Torus, Time-Space, and Themes of History: A Doughnutology?

What I have always seen in what you post and in your contributions to our online discussions is anything but materialistic reductionism, or any reductionism for that matter. We are certainly on the open-but-let’s-be-honest wavelength. That’s what I think good science is about, and I am very delighted that there are more and more people in both the hard and soft sciences coming to realize that using precise methods, honestly evaluating data (without imposing unquestioned and unarticulated assumptions and presuppositions on them), forming and testing hyptheses, are all important. We will, of course, probably need different, and perhaps more creative, methods to approach a lot of the non-physical phenomena that need to be explored, but what I’m sure both of us also agree on is what I would call scientific rigor when it comes to developing such methods.
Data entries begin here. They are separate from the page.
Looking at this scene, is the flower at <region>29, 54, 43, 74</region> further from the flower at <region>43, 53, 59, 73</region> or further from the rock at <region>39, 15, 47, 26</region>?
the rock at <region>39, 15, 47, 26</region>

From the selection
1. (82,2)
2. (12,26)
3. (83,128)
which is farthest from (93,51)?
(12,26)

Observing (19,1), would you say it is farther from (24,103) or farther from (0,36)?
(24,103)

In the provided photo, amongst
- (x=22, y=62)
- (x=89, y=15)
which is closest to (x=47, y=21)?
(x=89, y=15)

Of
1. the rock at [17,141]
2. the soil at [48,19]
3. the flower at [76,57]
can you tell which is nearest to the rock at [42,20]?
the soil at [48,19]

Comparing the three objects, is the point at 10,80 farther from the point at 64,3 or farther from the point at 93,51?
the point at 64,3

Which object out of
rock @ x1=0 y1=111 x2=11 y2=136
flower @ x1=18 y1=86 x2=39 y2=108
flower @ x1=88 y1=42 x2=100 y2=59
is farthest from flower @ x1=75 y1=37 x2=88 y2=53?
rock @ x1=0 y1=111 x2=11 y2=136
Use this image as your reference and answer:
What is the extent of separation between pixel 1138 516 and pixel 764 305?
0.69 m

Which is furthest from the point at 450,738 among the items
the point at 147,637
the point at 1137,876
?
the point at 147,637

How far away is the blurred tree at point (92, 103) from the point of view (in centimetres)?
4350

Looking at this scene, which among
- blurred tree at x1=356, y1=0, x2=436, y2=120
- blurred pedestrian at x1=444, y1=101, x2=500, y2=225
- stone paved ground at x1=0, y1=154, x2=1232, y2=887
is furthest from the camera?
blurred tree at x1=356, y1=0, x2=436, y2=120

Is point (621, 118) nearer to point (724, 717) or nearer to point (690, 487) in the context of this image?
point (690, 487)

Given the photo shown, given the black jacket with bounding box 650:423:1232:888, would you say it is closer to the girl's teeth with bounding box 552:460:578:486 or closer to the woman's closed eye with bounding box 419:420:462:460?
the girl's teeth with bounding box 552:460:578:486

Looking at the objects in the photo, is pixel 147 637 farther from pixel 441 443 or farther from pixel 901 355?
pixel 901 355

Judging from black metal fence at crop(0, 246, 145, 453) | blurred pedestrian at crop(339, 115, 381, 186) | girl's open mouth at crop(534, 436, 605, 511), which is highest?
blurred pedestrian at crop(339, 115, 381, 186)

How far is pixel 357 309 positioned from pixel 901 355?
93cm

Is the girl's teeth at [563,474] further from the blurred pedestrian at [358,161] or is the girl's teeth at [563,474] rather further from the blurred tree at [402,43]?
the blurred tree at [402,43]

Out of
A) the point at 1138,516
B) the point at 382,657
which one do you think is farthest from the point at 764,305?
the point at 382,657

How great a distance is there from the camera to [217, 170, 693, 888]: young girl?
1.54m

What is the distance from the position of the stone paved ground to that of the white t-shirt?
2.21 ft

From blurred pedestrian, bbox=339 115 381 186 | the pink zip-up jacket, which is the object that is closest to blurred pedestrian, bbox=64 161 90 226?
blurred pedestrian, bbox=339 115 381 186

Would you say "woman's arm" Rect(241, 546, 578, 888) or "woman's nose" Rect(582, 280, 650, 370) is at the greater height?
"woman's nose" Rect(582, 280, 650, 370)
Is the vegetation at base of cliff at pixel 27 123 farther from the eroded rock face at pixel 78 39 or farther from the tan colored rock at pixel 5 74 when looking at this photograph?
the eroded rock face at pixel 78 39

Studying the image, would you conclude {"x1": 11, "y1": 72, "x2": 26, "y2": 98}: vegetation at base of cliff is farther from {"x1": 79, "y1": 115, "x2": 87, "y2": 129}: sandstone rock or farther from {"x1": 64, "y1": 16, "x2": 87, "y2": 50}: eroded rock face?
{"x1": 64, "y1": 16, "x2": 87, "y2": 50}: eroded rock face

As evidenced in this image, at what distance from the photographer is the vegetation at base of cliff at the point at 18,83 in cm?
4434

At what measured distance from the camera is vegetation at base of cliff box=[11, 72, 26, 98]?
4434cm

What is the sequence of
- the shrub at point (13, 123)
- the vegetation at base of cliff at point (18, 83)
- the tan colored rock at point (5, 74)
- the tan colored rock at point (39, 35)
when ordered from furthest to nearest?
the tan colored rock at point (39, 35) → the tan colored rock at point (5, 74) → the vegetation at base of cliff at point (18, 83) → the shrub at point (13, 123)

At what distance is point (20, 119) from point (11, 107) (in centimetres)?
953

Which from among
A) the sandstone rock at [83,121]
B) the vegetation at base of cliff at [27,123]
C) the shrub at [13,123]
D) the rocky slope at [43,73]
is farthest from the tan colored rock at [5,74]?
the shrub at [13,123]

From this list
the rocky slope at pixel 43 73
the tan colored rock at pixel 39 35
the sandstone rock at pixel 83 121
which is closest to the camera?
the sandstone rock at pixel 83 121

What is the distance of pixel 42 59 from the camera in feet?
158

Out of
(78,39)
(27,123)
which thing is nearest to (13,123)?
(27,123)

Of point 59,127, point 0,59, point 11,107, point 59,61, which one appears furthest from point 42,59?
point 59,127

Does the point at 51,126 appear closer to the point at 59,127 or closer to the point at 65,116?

Science to me – and it strikes me that it is also to you – about making things clear: what I’m investigating, how I’m doing it, what is influencing my thinking on the subject, you know, those kinds of things. And I realize that this is perhaps a bit more demanding when it comes to, say, philosophy, but it is not impossible, and it is this lack of transparency that gets my goat when it comes to most “theorists”. I personally don’t think expecting a writer to be clear is too much to expect, but apparently it is, so I end up putting up with a lot of nonsense that I think is otherwise avoidable. :roll_eyes:

While I’ve always felt pressed for time, I really hate it these days when I feel my time is being wasted because it is next to impossible to determine just what point a writer is making, if they are making a point at all. I realize that the concept “posties” is a gross oversimplification and overgeneralization, but I’m also making clear that it is a word that results from my own frustration with the lack of clarity and too-often meaninglessness of what they are trying to say. Again, Sloterdijk is a great example for me: he has his lucid moments, no doubt about it, but they are too few and too far between for me to want to spend all the time it takes to maybe figure out what it is he could be saying. It’s probably because I’m just a simple guy with the simple (if not simplistic) desire to make some sense of the world before I leave it. :grin:

So, I would have to say, Geoffrey, I agree; I don’t think we really disagree. :smiley:

On the other hand:

And I’m sure that in the circles in which you circulate that is the case. But it is not what I see in, say, Richard Dawkins or the TED-Talk people who will not allow certain people to even appear (as has been the case with Rupert Sheldrake, (for some reason one of Dawkins’s favorite targets) or Russel Targ who had his talk on psychic abilities pulled from the channel … whereby both of them are respectable and self-respecting scientists by all standards). Whether we like it or not, there are still Inquisitors amongst us, and I think it’s a good idea to at least acknowledge this is the case and perhaps avoid them if at all possible. It is people and situations like that which give science a bad name, and when we look at the current political and societal debates that are taking place these days, science is fighting an uphill battle for acceptance as it is.